Built off a cutting-edge TSMC 4N process, the new GPU integrates 80 billion transistors into a single die. Designed for scale-up and scale-out infrastructures, the new GPU prioritizes bandwidth and data rates for networking, chip-to-chip communication, and I/O.

To this end, the new GPU claims to support 40 TB/s of I/O bandwidth and 3 TB/s of memory bandwidth, largely due to H100 being the first GPU to support PCIe Gen5 as HBM3.

CEO Jensen Huang explains, "Twenty H100 can sustain the equivalent of the entire world's internet traffic."

Thanks to a series of new Hopper architecture improvements, the H100 is also a workhorse for AI applications. Specifically, the GPU is capable of 4 PFLOPs of FP8 and 2 PFLOPs of FP16, marking a 6x and 3x improvement over Ampere GPUs, respectively.

NVIDIA said that when training models such as Mixture of Experts, H100 enabled 9x faster training than previous technologies.

DGX H100 Systems

To deploy the H100 GPU, NVIDIA also announced its fourth-generation DGX system, dubbed DGX H100.

DGX H100 systems are equipped with eight H100 GPUs, each connected with NVIDIA NVLink interconnect technology.

In this configuration, DGX H100 can achieve 32 petaflops at FP8, scaled up even further with the DGX POD and DGX SuperPOD systems. These can then connect a series of DGX H100 nodes through NVIDIA's new NVLink Switch System.

The DGX SuperPOD can connect up to 32 nodes, equaling 256 H100 GPUs, to achieve one exaflop of FP* AU Performance.

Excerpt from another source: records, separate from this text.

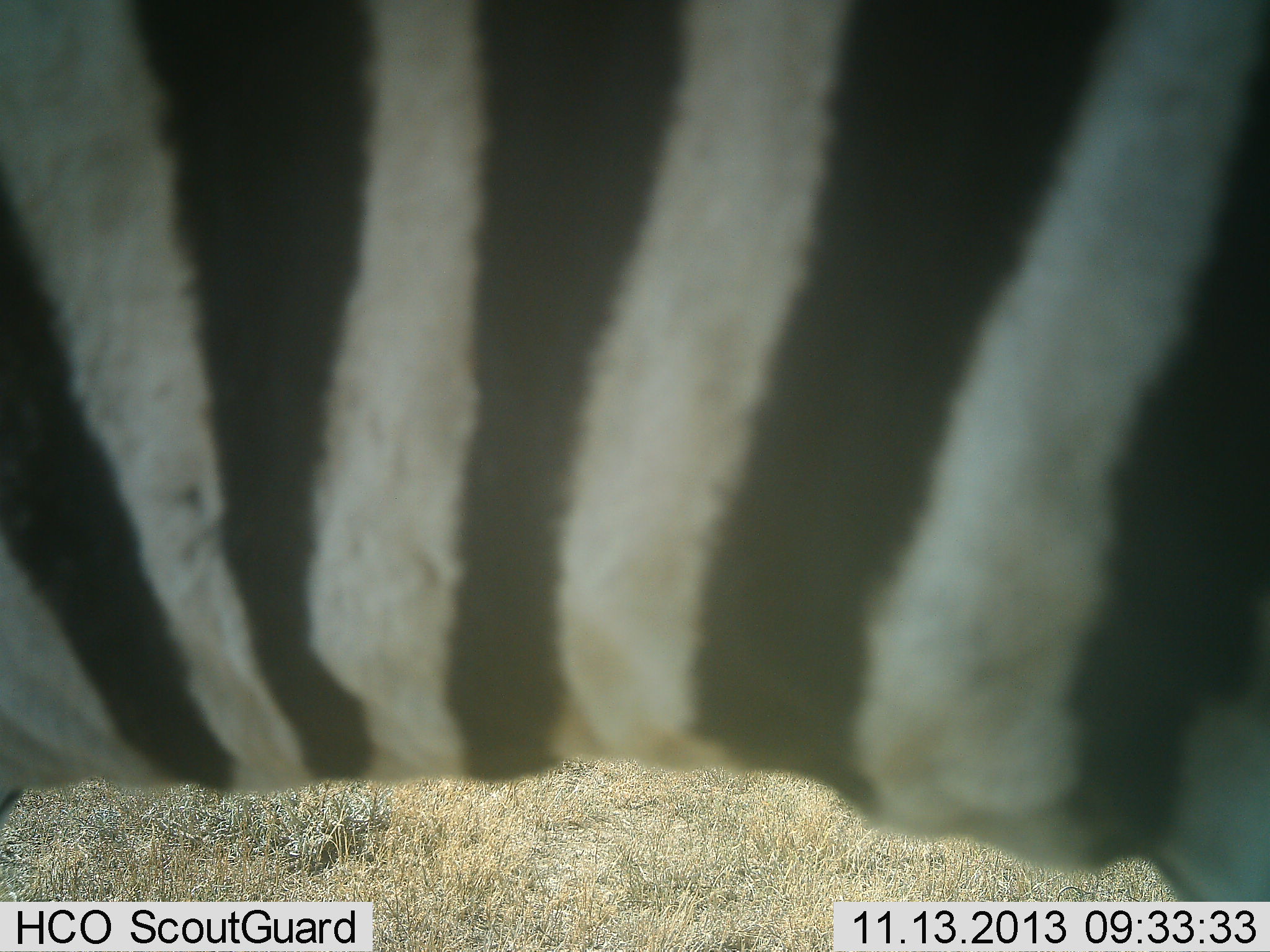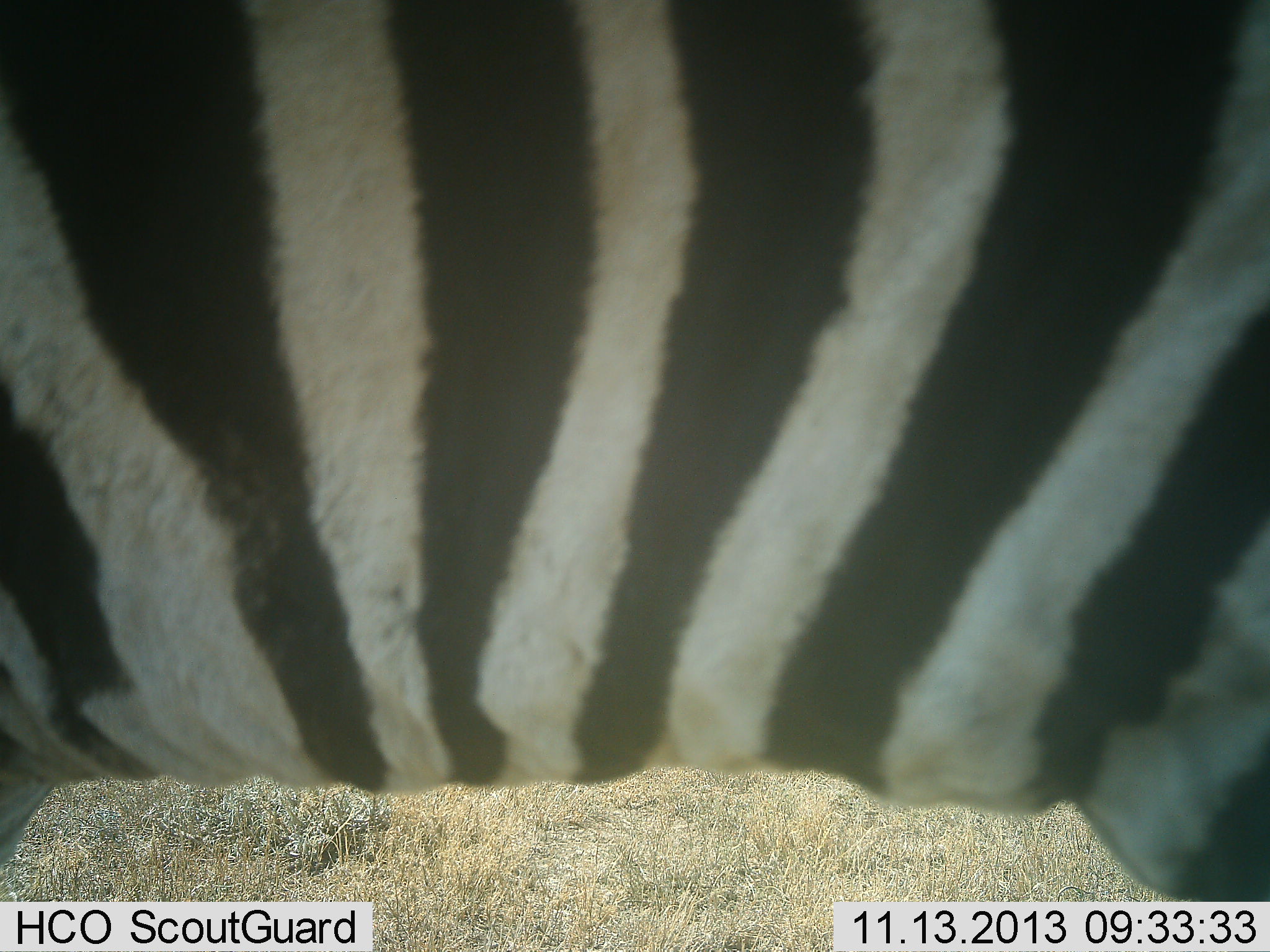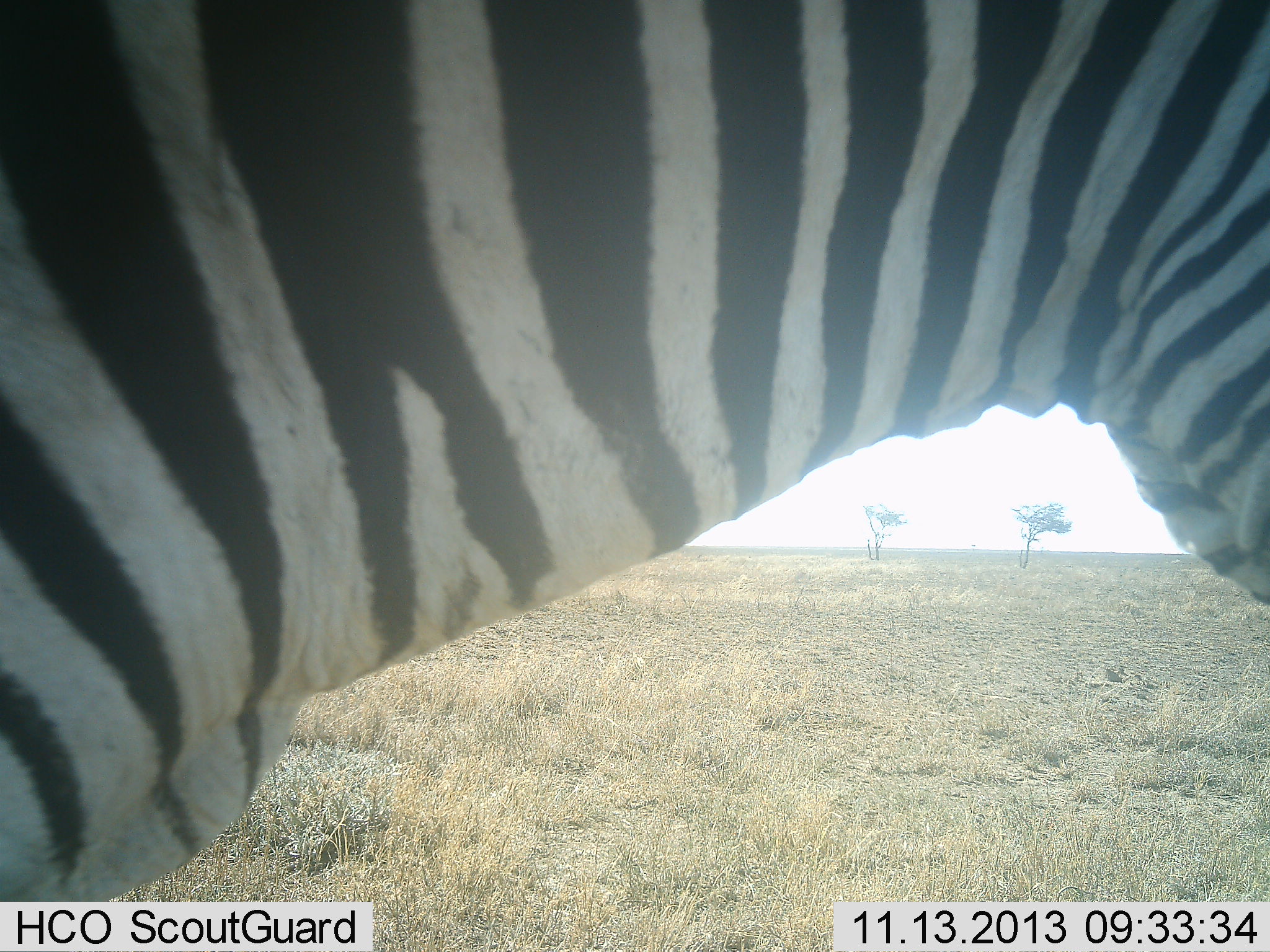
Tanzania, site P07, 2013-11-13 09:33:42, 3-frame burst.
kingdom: Animalia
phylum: Chordata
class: Mammalia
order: Perissodactyla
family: Equidae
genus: Equus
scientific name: Equus quagga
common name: plains zebra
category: zebra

Rendering of a fourth-generation DGX system.

Rendering of a fourth-generation DGX system. Image used courtesy of NVIDIA

To top it all off, NVIDIA plans to use its DGX SuperPODs to build the world's fastest AI Supercomputer.

A high-level comparison of SuperPODs between the DGX A100 and DGX H100.

A high-level comparison of SuperPODs between the DGX A100 and DGX H100. Screenshot used courtesy of NVIDIA [downloadable whitepaper]

Dubbed the NVIDIA Eos, the supercomputer will combine 576 DGX H100 systems, totaling 4,608 H100 GPUs.

Altogether, NVIDIA anticipates this supercomputer reaching 18.4 exaflops of aI compute, a number which is 4x faster than the next closest AI supercomputer.

H100 Deployment

NVIDIA is undoubtedly raising the bar this year by shattering its previous best performances and even setting some world records along the way. Yet, more impressive than the technology itself is the response that it's getting from the industry.

According to NVIDIA, companies including Atos, BOXX Technologies, Cisco, Dell Technologies, Fujitsu, GIGABYTE, H3C, Hewlett Packard Enterprise, Inspur, Lenovo, Nettrix, and Supermicro have already shown support for the H100 GPU and the Hopper architecture and plans to be deploying it into its servers in the coming years.